### SUPPLIED DATA
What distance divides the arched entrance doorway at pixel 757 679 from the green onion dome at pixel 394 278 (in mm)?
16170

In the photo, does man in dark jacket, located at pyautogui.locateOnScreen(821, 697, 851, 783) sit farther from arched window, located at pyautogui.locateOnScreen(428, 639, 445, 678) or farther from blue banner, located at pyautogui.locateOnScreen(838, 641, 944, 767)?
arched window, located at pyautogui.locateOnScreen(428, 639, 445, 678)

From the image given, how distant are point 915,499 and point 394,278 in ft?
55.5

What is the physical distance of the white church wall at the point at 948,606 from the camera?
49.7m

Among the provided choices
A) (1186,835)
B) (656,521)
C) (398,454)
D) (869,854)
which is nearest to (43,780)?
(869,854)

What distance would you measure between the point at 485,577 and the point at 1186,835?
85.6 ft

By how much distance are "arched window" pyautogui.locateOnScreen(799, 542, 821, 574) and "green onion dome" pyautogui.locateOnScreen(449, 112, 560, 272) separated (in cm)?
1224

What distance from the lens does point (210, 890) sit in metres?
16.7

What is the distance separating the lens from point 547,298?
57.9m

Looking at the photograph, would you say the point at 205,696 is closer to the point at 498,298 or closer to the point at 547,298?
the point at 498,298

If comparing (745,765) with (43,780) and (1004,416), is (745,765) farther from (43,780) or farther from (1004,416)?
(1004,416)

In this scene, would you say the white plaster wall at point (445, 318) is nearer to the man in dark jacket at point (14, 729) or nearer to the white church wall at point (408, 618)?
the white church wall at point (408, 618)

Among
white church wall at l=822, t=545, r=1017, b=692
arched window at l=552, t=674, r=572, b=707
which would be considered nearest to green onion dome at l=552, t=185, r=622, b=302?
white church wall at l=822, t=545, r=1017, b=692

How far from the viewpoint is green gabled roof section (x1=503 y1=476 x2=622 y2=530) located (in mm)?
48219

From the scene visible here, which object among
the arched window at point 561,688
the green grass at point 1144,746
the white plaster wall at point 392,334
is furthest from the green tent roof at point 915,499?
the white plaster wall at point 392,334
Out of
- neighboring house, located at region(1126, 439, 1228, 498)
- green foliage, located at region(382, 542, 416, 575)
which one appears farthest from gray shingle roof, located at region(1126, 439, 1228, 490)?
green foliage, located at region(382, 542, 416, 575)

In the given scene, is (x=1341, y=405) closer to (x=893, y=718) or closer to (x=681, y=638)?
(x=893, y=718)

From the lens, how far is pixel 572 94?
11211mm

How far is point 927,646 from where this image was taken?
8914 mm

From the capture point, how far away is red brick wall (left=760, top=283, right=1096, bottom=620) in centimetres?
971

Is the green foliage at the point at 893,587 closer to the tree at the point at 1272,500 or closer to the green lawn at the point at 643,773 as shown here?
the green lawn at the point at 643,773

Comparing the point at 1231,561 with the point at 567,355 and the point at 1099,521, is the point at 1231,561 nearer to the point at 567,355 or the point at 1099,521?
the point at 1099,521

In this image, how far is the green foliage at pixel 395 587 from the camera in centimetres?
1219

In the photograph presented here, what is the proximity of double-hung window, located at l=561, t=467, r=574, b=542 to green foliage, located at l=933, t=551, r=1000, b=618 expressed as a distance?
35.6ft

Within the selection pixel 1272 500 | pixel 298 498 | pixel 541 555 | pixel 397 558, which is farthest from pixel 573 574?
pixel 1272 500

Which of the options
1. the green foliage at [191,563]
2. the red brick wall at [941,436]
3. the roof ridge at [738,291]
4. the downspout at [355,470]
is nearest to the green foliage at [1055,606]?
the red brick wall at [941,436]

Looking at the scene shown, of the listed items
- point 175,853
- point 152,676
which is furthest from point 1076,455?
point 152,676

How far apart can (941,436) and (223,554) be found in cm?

### REQUIREMENT
Report every line in the entries above that contains the string "locateOnScreen", reproducing each such line in full.

### PROBLEM SOLUTION
In the photo, does man in dark jacket, located at pyautogui.locateOnScreen(821, 697, 851, 783) sit farther from arched window, located at pyautogui.locateOnScreen(428, 639, 445, 678) or farther from blue banner, located at pyautogui.locateOnScreen(838, 641, 944, 767)?
arched window, located at pyautogui.locateOnScreen(428, 639, 445, 678)
By how much distance are "arched window" pyautogui.locateOnScreen(799, 542, 821, 574) and "green onion dome" pyautogui.locateOnScreen(449, 112, 560, 272) separated (in cm)?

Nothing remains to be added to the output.